→ Texto del ejercicio:

────────────────────

13 Mar GUERRAS CARLISTAS PARA DUMMIES – VIII
GUERRAS CARLISTAS PARA DUMMIES – VIII
Al completar, casi en modo telegráfico, el resumen de la primera guerra carlista con el Abrazo de Vergara, quedó comentado que faltaban dos guerras más. En realidad la segunda fue una suerte de prolongación de la primera que, como ha ocurrido tantas veces en nuestro país, se había acabado mal.
Significa que en el norte de Cataluña, lejos del abrazo, unas cuantas partidas guerrilleras habían seguido operando, sin que nadie se propusiera seriamente acabar con ellas. No estaban mal vistas por el entorno -o, atendida la lejanía del poder central, nadie se atrevía a decir en voz alta que las veía mal-. Además, dado que el pretendiente don Carlos no parecía tener ninguna intención de volver, resultaba realmente difícil diferenciarlas de simples bandoleros.
Hacia 1846 don Carlos era ya historia, tras abdicar a favor de su hijo Carlos Luis -Carlos VI para sus partidarios, porque al padre lo consideraban quinto-.
Éste, más conocido como el conde de Montemolín, había intentado acceder al trono por una vía más pacífica: el matrimonio con su prima hermana Isabel II -está por ver que la cama de ésta fuese un lugar pacífico-. Precisemos que Montemolín es una bonita palabra que suena a isla romántica; pero corresponde a un pueblo extremeño cuya encomienda se había atribuido al padre.
Resultó que Isabel le dio, o le hicieron darle, calabazas y prefirió a otro primo, éste segundo, Francisco de Asís. No fue una buena elección así en abstracto -tampoco se sabe cómo le habría ido con Carlos Luis-. ¿El motivo?
Dejémoslo en que, según un testigo presencial, fue la primera noche de bodas en las que el camisón del novio llevaba más encajes y puntillas que el de la novia.

────────────────────

→ Datos:
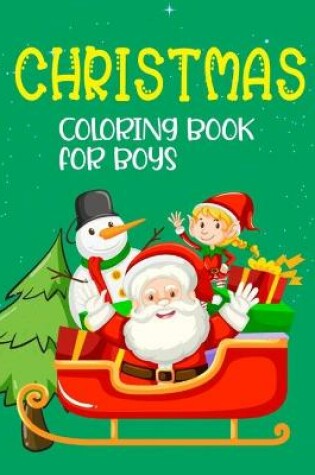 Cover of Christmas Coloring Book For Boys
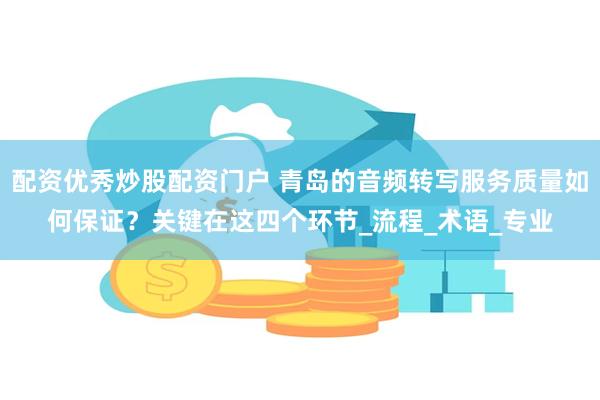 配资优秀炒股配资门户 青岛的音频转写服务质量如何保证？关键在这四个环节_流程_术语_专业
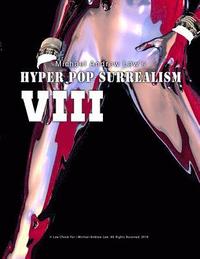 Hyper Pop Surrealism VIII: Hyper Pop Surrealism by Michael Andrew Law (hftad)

────────────────────

→ Tareas a realizar:
(a) Responda con base en el texto sobre las guerras carlistas:
(i) ¿A favor de quién abdicó don Carlos?
(ii) ¿A qué corresponde en realidad el nombre de Montemolín?
(iii) ¿Qué primo prefirió Isabel II en lugar de Carlos Luis?
(b) Transcriba el fragmento del texto sobre las guerras carlistas que comienza con "Resultó que Isabel" y prosigue hasta "de la novia.".
(c) Continúe el texto sobre las guerras carlistas a partir de su última oración.

→ Respuestas:
(a)
(i) A favor de su hijo Carlos Luis.
(ii) A un pueblo extremeño cuya encomienda se había atribuido al padre.
(iii) Francisco de Asís, su primo segundo.

(b)
Resultó que Isabel le dio, o le hicieron darle, calabazas y prefirió a otro primo, éste segundo, Francisco de Asís. No fue una buena elección así en abstracto -tampoco se sabe cómo le habría ido con Carlos Luis-. ¿El motivo?
Dejémoslo en que, según un testigo presencial, fue la primera noche de bodas en las que el camisón del novio llevaba más encajes y puntillas que el de la novia.

(c)
En efecto, el matrimonio fue un desastre y sus secuelas, por ejemplo la colección de amantes de la reina, convirtieron la política española de las décadas siguientes en un desastre mayor todavía. Sin embargo, no es esto lo que nos ocupa, sino como se lo tomaron los carlistas catalanes. A la tremenda, quizá porque tras lo de Vergara y los fusilamientos previos eran los únicos de su bando en condiciones de tomar las armas.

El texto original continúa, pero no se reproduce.